(JOB A) Reproduce the passage of the international banking quiz between "D)Government controls over" and "Deregulation Act of 1980.", inclusive.
(JOB B) According to the international banking quiz, in what year did the U.S. Congress pass the law requiring American banks to post special reserves against possible losses on foreign loans?

(SOURCE EXCERPT)
====================

The law passed by the U.S. Congress in 1983 which required American banks to post special reserves to cover possible losses on their foreign loans is known as:
A)The Foreign Loan Risk Act.
B)The Basle Agreement.
C)The Foreign Capital Reserves Act.
D)The International Lending and Supervision Act.
E)None of the above.
2

U.S. multinational banks are permitted to:
A)underwrite most domestic corporate securities.
B)underwrite Eurobonds and Euronotes abroad.
C)buy and sell corporate stock listed on the New York Stock Exchange.
D)underwrite over-the-counter bonds.
E)U.S. banks are prohibited from any kind of securities transactions.
3

International banks are offering more international services from their domestic offices for all of the following reasons except:
A)Political instability has made foreign lending less attractive.
B)A large network of foreign branches is expensive to maintain.
C)Improvements in communications technology have made it less necessary to have a branch or office in every country.
D)Government controls over banks have relaxed.
E)Banks are permitted to engage in a wider array of services than in the past.
4

The federal law which provides for federal licensing of branches and agencies of foreign banks operating in the U.S. is the:
A)International Banking Act of 1978.
B)Depository Institutions Deregulation Act of 1980.
C)Garn-St Germain Depository Institutions Act of 1982.
D)Monetary Control Act of 1980.
E)none of the above.
5

One of the facilities used by major U.S. banks to expand abroad is the ____, which is really a booking office located principally in the Caribbean area and designed to attract Eurocurrency deposits.
A)international banking department
B)shell branch
C)representative office
D)Edge Act corporation
E)none of the above
6

The first foreign banks to enter the U.S. were from:
A)Canada.
B)Great Britain.
C)France.
D)The Netherlands.
E)none of the above.
7

When international investors face the possibility of loss when the country or countries in which they have invested prohibit outflows of capital or the repatriation of dividends or interest payments back to their home country, this is known as:
A)transfer risk.
B)currency risk.
C)trading risk.
D)investment risk.
E)none of the above.

====================

(MATERIAL)
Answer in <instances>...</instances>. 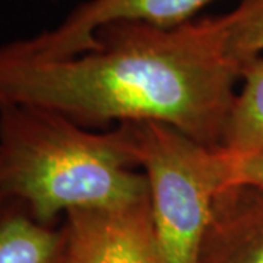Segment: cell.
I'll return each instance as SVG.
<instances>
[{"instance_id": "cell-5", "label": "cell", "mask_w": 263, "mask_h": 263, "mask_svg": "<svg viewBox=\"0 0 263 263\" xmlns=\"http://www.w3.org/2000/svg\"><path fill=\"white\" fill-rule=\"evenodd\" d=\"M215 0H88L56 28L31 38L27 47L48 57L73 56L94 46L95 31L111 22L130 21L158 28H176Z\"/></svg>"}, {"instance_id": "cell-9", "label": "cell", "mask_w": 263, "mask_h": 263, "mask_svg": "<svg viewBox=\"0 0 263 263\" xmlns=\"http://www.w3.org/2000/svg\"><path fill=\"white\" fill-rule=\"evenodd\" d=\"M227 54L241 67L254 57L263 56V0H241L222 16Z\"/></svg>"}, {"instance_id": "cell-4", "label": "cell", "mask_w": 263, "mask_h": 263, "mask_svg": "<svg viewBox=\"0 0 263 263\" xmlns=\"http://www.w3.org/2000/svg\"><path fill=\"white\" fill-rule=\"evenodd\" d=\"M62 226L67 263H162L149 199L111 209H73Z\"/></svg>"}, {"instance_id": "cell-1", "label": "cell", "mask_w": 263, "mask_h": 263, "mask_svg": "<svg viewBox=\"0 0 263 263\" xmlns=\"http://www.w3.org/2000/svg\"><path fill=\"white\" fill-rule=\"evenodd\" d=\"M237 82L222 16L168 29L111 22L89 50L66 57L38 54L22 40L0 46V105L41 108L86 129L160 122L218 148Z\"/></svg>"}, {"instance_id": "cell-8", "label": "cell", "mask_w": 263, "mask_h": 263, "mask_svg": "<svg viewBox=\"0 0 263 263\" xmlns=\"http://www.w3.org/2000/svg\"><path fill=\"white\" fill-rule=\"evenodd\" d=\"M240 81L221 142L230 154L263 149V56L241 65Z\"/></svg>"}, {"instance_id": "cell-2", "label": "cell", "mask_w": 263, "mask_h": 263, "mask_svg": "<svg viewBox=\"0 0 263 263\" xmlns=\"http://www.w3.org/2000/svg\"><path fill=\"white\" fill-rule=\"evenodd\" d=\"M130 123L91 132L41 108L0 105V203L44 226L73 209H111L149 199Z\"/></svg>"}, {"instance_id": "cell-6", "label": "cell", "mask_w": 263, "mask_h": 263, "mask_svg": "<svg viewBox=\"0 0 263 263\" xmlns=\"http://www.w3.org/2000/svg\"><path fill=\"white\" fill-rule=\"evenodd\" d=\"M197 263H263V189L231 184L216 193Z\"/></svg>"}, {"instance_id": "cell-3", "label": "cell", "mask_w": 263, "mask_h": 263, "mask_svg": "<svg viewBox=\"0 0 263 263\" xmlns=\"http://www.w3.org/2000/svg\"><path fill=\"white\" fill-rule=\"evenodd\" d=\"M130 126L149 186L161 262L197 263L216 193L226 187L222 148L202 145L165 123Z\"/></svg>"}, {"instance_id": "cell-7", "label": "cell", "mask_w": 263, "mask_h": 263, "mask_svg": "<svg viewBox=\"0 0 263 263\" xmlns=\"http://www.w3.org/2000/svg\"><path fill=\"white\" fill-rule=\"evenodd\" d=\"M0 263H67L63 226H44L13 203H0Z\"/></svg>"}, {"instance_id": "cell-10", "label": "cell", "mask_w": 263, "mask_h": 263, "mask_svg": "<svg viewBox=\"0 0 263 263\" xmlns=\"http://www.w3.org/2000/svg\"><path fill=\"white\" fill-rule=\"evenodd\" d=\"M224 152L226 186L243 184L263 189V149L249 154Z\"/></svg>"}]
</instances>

====================

(TASK SOLUTION A)
D)Government controls over banks have relaxed.
E)Banks are permitted to engage in a wider array of services than in the past.
4

The federal law which provides for federal licensing of branches and agencies of foreign banks operating in the U.S. is the:
A)International Banking Act of 1978.
B)Depository Institutions Deregulation Act of 1980.

(TASK SOLUTION B) 1983